Request
Render every line of the records below as a JSON list of strings, one string per line, with blank lines left out.
══ Record extracts ══
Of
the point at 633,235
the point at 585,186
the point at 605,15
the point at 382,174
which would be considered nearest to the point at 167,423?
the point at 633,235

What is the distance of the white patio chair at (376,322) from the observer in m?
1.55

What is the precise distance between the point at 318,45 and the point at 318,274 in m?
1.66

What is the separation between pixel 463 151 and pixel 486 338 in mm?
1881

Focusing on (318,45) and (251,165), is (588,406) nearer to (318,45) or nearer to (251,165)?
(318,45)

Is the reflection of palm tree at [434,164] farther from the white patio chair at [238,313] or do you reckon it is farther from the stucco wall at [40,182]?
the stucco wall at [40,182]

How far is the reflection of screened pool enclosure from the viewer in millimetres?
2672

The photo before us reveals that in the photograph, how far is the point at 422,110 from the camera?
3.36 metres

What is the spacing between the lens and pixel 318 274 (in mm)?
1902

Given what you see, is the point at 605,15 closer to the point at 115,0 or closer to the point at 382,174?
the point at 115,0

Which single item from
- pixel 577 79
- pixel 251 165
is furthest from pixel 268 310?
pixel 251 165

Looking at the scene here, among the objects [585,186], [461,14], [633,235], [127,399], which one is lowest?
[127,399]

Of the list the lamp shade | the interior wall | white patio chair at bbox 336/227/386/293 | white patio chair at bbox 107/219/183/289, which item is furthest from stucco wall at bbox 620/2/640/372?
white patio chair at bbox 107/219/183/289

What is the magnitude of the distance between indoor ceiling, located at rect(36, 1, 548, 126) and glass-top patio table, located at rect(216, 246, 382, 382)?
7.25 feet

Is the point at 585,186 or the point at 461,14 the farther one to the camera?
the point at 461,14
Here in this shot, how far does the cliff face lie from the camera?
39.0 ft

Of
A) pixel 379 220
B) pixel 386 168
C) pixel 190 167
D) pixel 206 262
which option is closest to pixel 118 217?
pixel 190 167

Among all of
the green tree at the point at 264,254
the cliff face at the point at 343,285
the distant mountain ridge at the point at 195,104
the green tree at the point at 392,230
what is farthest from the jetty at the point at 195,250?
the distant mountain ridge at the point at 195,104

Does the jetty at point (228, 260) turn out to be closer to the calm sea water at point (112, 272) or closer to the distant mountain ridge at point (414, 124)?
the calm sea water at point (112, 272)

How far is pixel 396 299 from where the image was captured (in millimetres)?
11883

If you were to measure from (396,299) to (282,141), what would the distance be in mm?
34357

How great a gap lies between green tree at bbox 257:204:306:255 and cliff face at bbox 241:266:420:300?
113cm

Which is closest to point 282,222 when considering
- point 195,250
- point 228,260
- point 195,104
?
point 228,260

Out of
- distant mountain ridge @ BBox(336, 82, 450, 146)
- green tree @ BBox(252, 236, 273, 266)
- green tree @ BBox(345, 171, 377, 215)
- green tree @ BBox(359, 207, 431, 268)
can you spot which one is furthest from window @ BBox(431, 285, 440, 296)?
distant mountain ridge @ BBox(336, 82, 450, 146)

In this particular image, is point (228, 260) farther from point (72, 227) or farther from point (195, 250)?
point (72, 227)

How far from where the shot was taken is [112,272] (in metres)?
═══
Response to the task
[
  "Of",
  "the point at 633,235",
  "the point at 585,186",
  "the point at 605,15",
  "the point at 382,174",
  "which would be considered nearest to the point at 167,423?",
  "the point at 633,235",
  "What is the distance of the white patio chair at (376,322) from the observer in m?",
  "1.55",
  "What is the precise distance between the point at 318,45 and the point at 318,274 in m?",
  "1.66",
  "What is the separation between pixel 463 151 and pixel 486 338 in mm?",
  "1881",
  "Focusing on (318,45) and (251,165), is (588,406) nearer to (318,45) or nearer to (251,165)?",
  "(318,45)",
  "Is the reflection of palm tree at [434,164] farther from the white patio chair at [238,313] or do you reckon it is farther from the stucco wall at [40,182]?",
  "the stucco wall at [40,182]",
  "How far is the reflection of screened pool enclosure from the viewer in millimetres?",
  "2672",
  "The photo before us reveals that in the photograph, how far is the point at 422,110 from the camera?",
  "3.36 metres",
  "What is the spacing between the lens and pixel 318 274 (in mm)?",
  "1902",
  "Given what you see, is the point at 605,15 closer to the point at 115,0 or closer to the point at 382,174?",
  "the point at 115,0",
  "Which single item from",
  "- pixel 577 79",
  "- pixel 251 165",
  "is furthest from pixel 268 310?",
  "pixel 251 165",
  "Looking at the scene here, among the objects [585,186], [461,14], [633,235], [127,399], which one is lowest?",
  "[127,399]",
  "Of the list the lamp shade | the interior wall | white patio chair at bbox 336/227/386/293 | white patio chair at bbox 107/219/183/289, which item is furthest from stucco wall at bbox 620/2/640/372?",
  "white patio chair at bbox 107/219/183/289",
  "What is the magnitude of the distance between indoor ceiling, located at rect(36, 1, 548, 126) and glass-top patio table, located at rect(216, 246, 382, 382)?",
  "7.25 feet",
  "Is the point at 585,186 or the point at 461,14 the farther one to the camera?",
  "the point at 461,14",
  "Here in this shot, how far does the cliff face lie from the camera?",
  "39.0 ft",
  "Of",
  "A) pixel 379 220",
  "B) pixel 386 168",
  "C) pixel 190 167",
  "D) pixel 206 262",
  "which option is closest to pixel 118 217?",
  "pixel 190 167",
  "Among all of",
  "the green tree at the point at 264,254",
  "the cliff face at the point at 343,285",
  "the distant mountain ridge at the point at 195,104",
  "the green tree at the point at 392,230",
  "what is farthest from the jetty at the point at 195,250?",
  "the distant mountain ridge at the point at 195,104",
  "Does the jetty at point (228, 260) turn out to be closer to the calm sea water at point (112, 272) or closer to the distant mountain ridge at point (414, 124)?",
  "the calm sea water at point (112, 272)",
  "How far is pixel 396 299 from where the image was captured (in millimetres)?",
  "11883",
  "If you were to measure from (396,299) to (282,141), what would the distance be in mm?",
  "34357",
  "How great a gap lies between green tree at bbox 257:204:306:255 and cliff face at bbox 241:266:420:300?",
  "113cm",
  "Which is closest to point 282,222 when considering",
  "- point 195,250",
  "- point 228,260",
  "- point 195,104",
  "?",
  "point 228,260",
  "Out of",
  "- distant mountain ridge @ BBox(336, 82, 450, 146)",
  "- green tree @ BBox(252, 236, 273, 266)",
  "- green tree @ BBox(345, 171, 377, 215)",
  "- green tree @ BBox(359, 207, 431, 268)",
  "can you spot which one is furthest from window @ BBox(431, 285, 440, 296)?",
  "distant mountain ridge @ BBox(336, 82, 450, 146)",
  "In this particular image, is point (228, 260) farther from point (72, 227) or farther from point (195, 250)?",
  "point (72, 227)",
  "How far from where the shot was taken is [112,272] (in metres)?"
]